◆ **Action item A**
In the Black Robes passage, swap "trappers" for "hunters" and give the part starting at "The Black Robes" and ending at "visit the tribe.".
◆ **Action item B**
According to the Black Robes passage, in what year was St. Mary's Mission established in the Bitterroot Valley?

The Black Robes
Iroquois Indians accompanied French trappers to western Montana in the early 1800s. While the Iroquois were to teach the local Flathead and Nez Percé how to trap, they also passed on information about Christianity. The Montana Indians heard of “Black Robes” who possessed a Book of Heaven, whose “medicine” or power was great. The Flathead were greatly intrigued and sent four delegations to St. Louis to ask for a Black Robe to come and visit the tribe.
Finally, in 1840, Father Pierre Jean De Smet, a Belgian-born Jesuit, came west. Although the Indians’ spiritual demands had more to do with the search for powerful medicine to protect them from the hostile Blackfeet than with traditional salvation, the Flathead and Nez Percé seemed genuinely friendly and anxious to learn the way of the Catholic fathers.
In 1841, St. Mary’s Mission was established in the Bitterroot Valley near Stevensville. Here the Jesuits taught the Indians agriculture, music, milling, and, of course, religion. The original mission was abandoned in 1850 after De Smet made the mistake of starting missionary work with the Blackfeet. The Flathead were not eager to share their “medicine” with their enemies and lost interest in De Smet’s projects. Another influential early church, St. Ignatius Mission, was established in 1854 in the Mission Valley among the Pend d’Oreille Indians.
Little attempt was made to bring Christianity to the Plains Indians until they were on reservations. Most of the early missionary work was done by the Catholic Church. Protestant missionaries entered the state only after white settlement had begun, when gold ore and high living induced the kind of bad doings best corrected by regular churchgoing.

◆ **Given information**
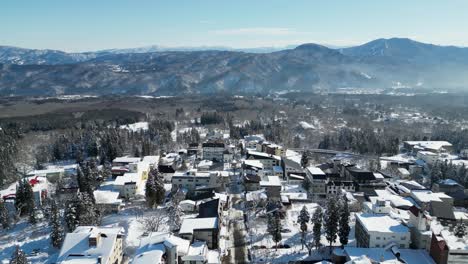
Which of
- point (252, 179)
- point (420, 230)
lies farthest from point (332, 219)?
point (252, 179)

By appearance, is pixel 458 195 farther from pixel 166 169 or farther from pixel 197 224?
pixel 166 169

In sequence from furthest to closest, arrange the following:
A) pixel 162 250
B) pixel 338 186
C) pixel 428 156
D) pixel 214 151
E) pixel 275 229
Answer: pixel 428 156
pixel 214 151
pixel 338 186
pixel 275 229
pixel 162 250

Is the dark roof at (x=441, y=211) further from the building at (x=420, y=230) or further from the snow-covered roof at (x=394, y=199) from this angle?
the building at (x=420, y=230)

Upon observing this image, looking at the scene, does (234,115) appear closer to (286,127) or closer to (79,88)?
(286,127)

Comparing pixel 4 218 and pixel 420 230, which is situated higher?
pixel 420 230

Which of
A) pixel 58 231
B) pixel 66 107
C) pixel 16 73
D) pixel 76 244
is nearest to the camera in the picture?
pixel 76 244

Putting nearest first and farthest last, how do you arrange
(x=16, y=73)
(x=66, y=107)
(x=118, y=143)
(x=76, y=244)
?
(x=76, y=244), (x=118, y=143), (x=66, y=107), (x=16, y=73)

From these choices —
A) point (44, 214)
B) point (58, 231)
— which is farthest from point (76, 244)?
point (44, 214)
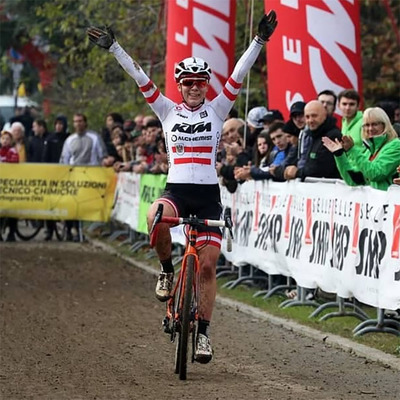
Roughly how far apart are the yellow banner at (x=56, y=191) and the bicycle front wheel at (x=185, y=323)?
47.4ft

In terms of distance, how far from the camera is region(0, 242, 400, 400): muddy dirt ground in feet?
29.1

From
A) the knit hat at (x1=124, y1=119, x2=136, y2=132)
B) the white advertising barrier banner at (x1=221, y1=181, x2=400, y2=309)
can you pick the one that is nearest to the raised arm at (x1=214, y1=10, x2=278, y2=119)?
the white advertising barrier banner at (x1=221, y1=181, x2=400, y2=309)

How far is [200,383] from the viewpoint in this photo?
923cm

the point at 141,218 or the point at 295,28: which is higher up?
the point at 295,28

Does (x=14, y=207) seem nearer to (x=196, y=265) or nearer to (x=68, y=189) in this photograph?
(x=68, y=189)

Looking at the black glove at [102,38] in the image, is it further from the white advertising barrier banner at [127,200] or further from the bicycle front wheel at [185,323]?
the white advertising barrier banner at [127,200]

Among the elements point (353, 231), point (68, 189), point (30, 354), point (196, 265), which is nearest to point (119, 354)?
point (30, 354)

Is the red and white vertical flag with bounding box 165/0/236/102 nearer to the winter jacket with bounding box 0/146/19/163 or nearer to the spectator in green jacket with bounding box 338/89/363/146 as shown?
the spectator in green jacket with bounding box 338/89/363/146

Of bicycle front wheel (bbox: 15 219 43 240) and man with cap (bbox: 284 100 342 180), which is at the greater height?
man with cap (bbox: 284 100 342 180)

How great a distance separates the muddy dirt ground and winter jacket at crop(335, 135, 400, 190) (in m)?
1.49

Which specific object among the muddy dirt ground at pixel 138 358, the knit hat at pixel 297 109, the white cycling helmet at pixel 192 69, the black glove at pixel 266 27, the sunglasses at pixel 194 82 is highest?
the black glove at pixel 266 27

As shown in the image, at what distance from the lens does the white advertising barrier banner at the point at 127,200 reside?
71.8 feet

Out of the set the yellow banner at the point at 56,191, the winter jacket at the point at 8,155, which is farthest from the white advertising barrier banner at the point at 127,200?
the winter jacket at the point at 8,155

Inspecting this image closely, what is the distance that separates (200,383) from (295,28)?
7.54 metres
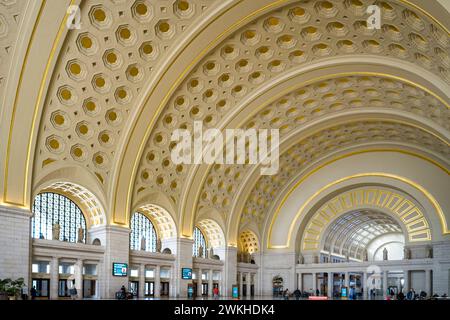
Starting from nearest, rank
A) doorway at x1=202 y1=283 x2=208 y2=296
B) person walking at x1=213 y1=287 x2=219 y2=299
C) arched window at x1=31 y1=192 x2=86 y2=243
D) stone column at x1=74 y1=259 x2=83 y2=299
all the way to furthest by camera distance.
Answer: stone column at x1=74 y1=259 x2=83 y2=299 → arched window at x1=31 y1=192 x2=86 y2=243 → person walking at x1=213 y1=287 x2=219 y2=299 → doorway at x1=202 y1=283 x2=208 y2=296

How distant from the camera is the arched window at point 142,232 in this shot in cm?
3325

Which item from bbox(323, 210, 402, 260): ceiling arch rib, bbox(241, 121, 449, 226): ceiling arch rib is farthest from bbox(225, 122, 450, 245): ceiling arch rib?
bbox(323, 210, 402, 260): ceiling arch rib

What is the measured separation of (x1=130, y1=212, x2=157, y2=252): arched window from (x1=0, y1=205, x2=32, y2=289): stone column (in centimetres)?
1056

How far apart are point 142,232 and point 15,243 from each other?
12.3 m

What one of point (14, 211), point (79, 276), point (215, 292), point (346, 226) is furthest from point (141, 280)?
point (346, 226)

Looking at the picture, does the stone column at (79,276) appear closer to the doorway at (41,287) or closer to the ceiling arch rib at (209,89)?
the doorway at (41,287)

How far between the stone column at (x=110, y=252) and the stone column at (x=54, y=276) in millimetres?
2457

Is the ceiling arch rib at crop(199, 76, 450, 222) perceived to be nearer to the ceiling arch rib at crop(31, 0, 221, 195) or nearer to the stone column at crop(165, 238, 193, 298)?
the stone column at crop(165, 238, 193, 298)

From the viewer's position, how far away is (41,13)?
64.2 ft

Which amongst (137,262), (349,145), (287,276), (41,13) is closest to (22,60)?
(41,13)

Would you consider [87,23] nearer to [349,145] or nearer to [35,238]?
[35,238]

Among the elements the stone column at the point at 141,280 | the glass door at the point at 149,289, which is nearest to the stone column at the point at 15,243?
the stone column at the point at 141,280

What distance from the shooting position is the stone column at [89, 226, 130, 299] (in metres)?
27.2
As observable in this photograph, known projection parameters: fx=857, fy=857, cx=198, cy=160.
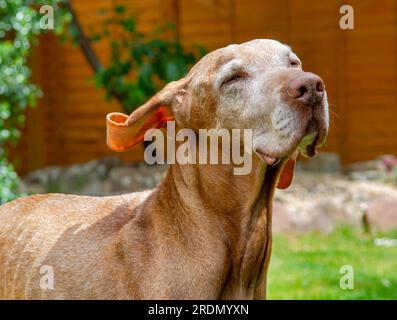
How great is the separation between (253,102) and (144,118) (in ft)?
1.82

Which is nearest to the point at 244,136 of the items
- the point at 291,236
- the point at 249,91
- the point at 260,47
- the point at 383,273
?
the point at 249,91

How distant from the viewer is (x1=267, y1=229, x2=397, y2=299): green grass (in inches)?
245

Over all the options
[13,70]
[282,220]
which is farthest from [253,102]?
[282,220]

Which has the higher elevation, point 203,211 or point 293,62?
point 293,62

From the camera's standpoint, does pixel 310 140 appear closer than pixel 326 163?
Yes

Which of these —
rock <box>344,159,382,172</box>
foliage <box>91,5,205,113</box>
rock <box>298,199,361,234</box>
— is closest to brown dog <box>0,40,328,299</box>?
foliage <box>91,5,205,113</box>

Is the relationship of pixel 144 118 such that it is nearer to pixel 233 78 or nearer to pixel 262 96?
pixel 233 78

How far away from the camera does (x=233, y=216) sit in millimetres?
3434

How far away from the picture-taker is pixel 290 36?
39.5ft

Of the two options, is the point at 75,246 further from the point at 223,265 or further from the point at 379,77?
the point at 379,77

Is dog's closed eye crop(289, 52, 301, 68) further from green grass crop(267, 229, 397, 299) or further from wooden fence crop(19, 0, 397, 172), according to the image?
wooden fence crop(19, 0, 397, 172)

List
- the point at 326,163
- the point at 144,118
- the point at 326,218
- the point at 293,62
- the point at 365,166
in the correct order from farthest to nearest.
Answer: the point at 326,163
the point at 365,166
the point at 326,218
the point at 144,118
the point at 293,62

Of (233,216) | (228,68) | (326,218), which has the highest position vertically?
(228,68)

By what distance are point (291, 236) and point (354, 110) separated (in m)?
3.59
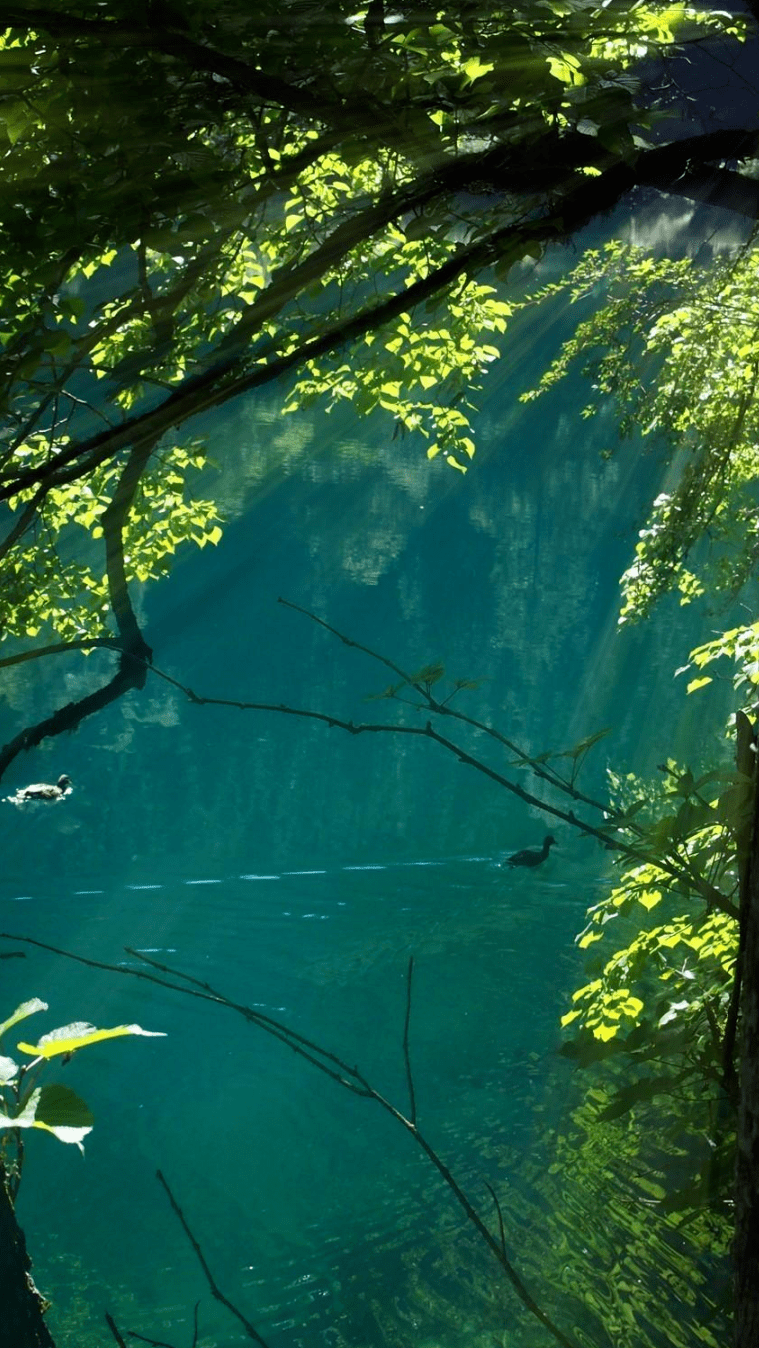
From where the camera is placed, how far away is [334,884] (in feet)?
38.2

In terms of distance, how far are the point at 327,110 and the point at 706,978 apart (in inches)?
57.3

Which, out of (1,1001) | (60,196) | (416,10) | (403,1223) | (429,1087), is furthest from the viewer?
(1,1001)

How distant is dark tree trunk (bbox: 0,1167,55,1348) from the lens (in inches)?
58.0

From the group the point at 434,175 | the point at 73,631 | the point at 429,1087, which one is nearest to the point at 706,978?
the point at 434,175

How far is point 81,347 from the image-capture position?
1.74 meters

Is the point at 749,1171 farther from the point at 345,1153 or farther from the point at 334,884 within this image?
the point at 334,884

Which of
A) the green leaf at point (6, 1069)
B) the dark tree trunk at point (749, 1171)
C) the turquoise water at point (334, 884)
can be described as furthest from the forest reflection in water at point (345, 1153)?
the green leaf at point (6, 1069)

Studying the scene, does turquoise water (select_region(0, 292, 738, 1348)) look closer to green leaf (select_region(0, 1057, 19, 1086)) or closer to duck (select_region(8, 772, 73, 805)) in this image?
duck (select_region(8, 772, 73, 805))

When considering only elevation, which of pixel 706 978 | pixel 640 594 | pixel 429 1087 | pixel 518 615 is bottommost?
pixel 706 978

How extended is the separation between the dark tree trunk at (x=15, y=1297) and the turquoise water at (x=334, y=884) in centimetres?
333

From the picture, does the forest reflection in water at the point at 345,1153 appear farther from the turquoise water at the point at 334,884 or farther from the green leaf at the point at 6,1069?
the green leaf at the point at 6,1069

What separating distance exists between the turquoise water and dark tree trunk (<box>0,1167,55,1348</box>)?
3327 mm

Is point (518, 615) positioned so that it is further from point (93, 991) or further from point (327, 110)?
point (327, 110)

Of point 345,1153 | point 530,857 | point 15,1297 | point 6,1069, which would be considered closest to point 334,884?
point 530,857
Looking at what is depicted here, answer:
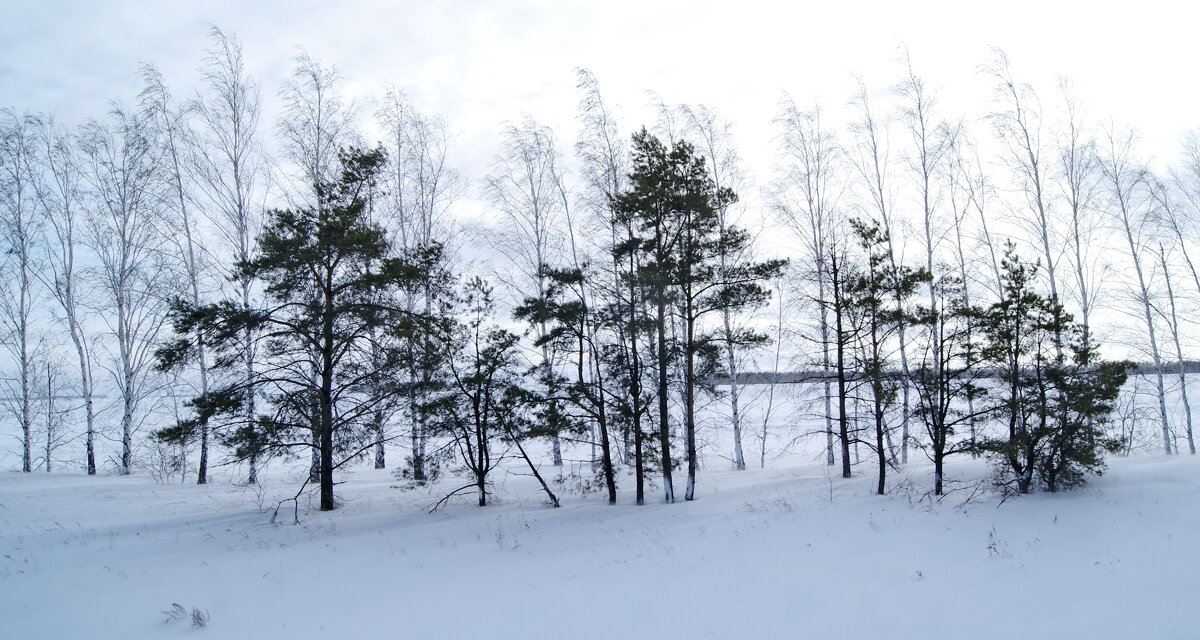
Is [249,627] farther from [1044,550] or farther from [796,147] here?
[796,147]

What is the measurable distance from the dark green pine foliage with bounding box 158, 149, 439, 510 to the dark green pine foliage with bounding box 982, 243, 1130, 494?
13.7m

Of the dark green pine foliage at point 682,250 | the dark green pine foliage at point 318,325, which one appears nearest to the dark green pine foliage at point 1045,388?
the dark green pine foliage at point 682,250

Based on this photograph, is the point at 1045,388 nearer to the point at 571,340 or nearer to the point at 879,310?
the point at 879,310

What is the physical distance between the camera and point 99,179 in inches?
730

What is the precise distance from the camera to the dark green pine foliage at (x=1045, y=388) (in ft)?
39.1

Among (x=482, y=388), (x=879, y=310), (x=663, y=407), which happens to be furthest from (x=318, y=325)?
(x=879, y=310)

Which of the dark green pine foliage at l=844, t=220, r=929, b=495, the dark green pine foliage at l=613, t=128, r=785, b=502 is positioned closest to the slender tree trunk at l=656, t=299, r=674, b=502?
the dark green pine foliage at l=613, t=128, r=785, b=502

◆ **Written response A**
The Black Robes
Iroquois Indians accompanied French hunters to western Montana in the early 1800s. While the Iroquois were to teach the local Flathead and Nez Percé how to trap, they also passed on information about Christianity. The Montana Indians heard of “Black Robes” who possessed a Book of Heaven, whose “medicine” or power was great. The Flathead were greatly intrigued and sent four delegations to St. Louis to ask for a Black Robe to come and visit the tribe.

◆ **Written response B**
1841